Document excerpt:
Can Patent Claims be Held Indefinite for Failing to Disclose an Algorithm?

International Lawyers Network
Contact

International Lawyers Network

Suppose that you want to obtain a patent for an invention and, in your claims of the patent application, you recite terms as a structure with functional language or means-plus-function language.  What if this language requires an algorithm to carry out the function and you fail to disclose the algorithm in your patent application?  Can the patent claims be held indefinite for failing to disclose the algorithm?  The answer may be YES!

Under 35 U.S.C. § 112, ¶ 6, “[a]n element in a claim for a combination may be expressed as a means or step for performing a specified function without the recital of structure, material, or acts in support thereof, and such claim shall be construed to cover the corresponding structure, material, or acts described in the specification and equivalents thereof.”

To determine whether § 112 ¶ 6 applies to a claim limitation, a court must inquire “whether the words of the claim are understood by persons of ordinary skill in the art to have a sufficiently definite meaning as the name for structure.” Williamson v. Citrix Online, LLC, 792 F.3d 1339, 1349 (Fed. Cir. 2015).  If the limitation uses the word “means,” there is a rebuttable presumption that § 112 ¶ 6 applies. Id. at 1348-49. If not, there is a rebuttable presumption that the provision does not apply. Id.  The “presumption can be overcome and § 112 para. 6 will apply if the challenger demonstrates that the claim term fails to recite sufficiently definite structure or else recites function without reciting sufficient structure for performing that function.” Id. at 1348 (quotations and brackets omitted).  Failing to disclose adequate corresponding structure renders the claim indefinite.  Id. at 1352.

In the recent case of Rain Computing, Inc. v. Samsung Electronics America, Inc., 989 F.3d 1002 (C.A.F.C. 2021), Rain Computing, Inc. (“Rain”) sued Samsung Electronics America, Inc. (“Samsung”) for infringement of certain claims of U.S. Patent No. 9,805,349 (“the ‘349 patent’).  The ‘349 patent was directed to delivering software application packages to a client terminal in a network based on user commands.  Claim 1, which is a method claim and representative of the asserted claims, had the claim limitation of “a user identification module configured to control access of said one or more software application packages”.  In the Rain case, the appellate court had to determine whether the term “user identification module” was a mean-plus-function term.  Because the terms “module” and “user identification” did not provide any indication of structure, the appellate court looked to the specification of the ‘349 patent to determine the structure.  The appellate court found that the specification of the ‘349 patent did not even use the term “user identification module” or impart any structural significance to the term.  Thus, the court held that the term “user identification module” was a means-plus-function term subject to § 112 ¶ 6.

Data entries
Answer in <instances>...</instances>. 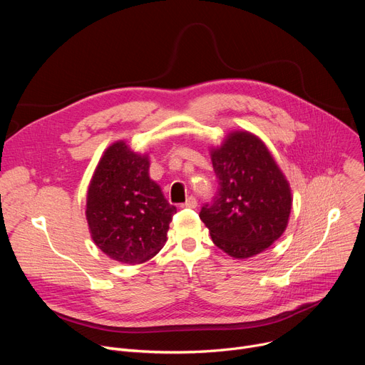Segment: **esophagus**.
Masks as SVG:
<instances>
[{"mask_svg": "<svg viewBox=\"0 0 365 365\" xmlns=\"http://www.w3.org/2000/svg\"><path fill=\"white\" fill-rule=\"evenodd\" d=\"M197 205H198V201H197L195 197H187L186 201L180 207H183V208H195Z\"/></svg>", "mask_w": 365, "mask_h": 365, "instance_id": "34e87169", "label": "esophagus"}]
</instances>
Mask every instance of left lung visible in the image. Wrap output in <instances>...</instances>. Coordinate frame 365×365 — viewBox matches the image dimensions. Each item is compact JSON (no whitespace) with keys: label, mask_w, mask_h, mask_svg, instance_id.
<instances>
[{"label":"left lung","mask_w":365,"mask_h":365,"mask_svg":"<svg viewBox=\"0 0 365 365\" xmlns=\"http://www.w3.org/2000/svg\"><path fill=\"white\" fill-rule=\"evenodd\" d=\"M219 190L200 219L213 242L235 259L271 247L285 231L292 190L264 143L248 131H234L212 150Z\"/></svg>","instance_id":"left-lung-1"}]
</instances>
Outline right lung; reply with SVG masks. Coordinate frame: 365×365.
I'll use <instances>...</instances> for the list:
<instances>
[{"instance_id":"right-lung-1","label":"right lung","mask_w":365,"mask_h":365,"mask_svg":"<svg viewBox=\"0 0 365 365\" xmlns=\"http://www.w3.org/2000/svg\"><path fill=\"white\" fill-rule=\"evenodd\" d=\"M148 171V155L120 140L105 150L88 186L86 216L91 238L121 263H143L155 256L176 213Z\"/></svg>"}]
</instances>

What this task involves:
Translate this sentence from the article on patent claims and undisclosed algorithms into Spanish: "Failing to disclose adequate corresponding structure renders the claim indefinite." The rows play no part in the work that comes after them.

Worked solution:
No divulgar una estructura correspondiente adecuada hace que la reivindicación sea indefinida.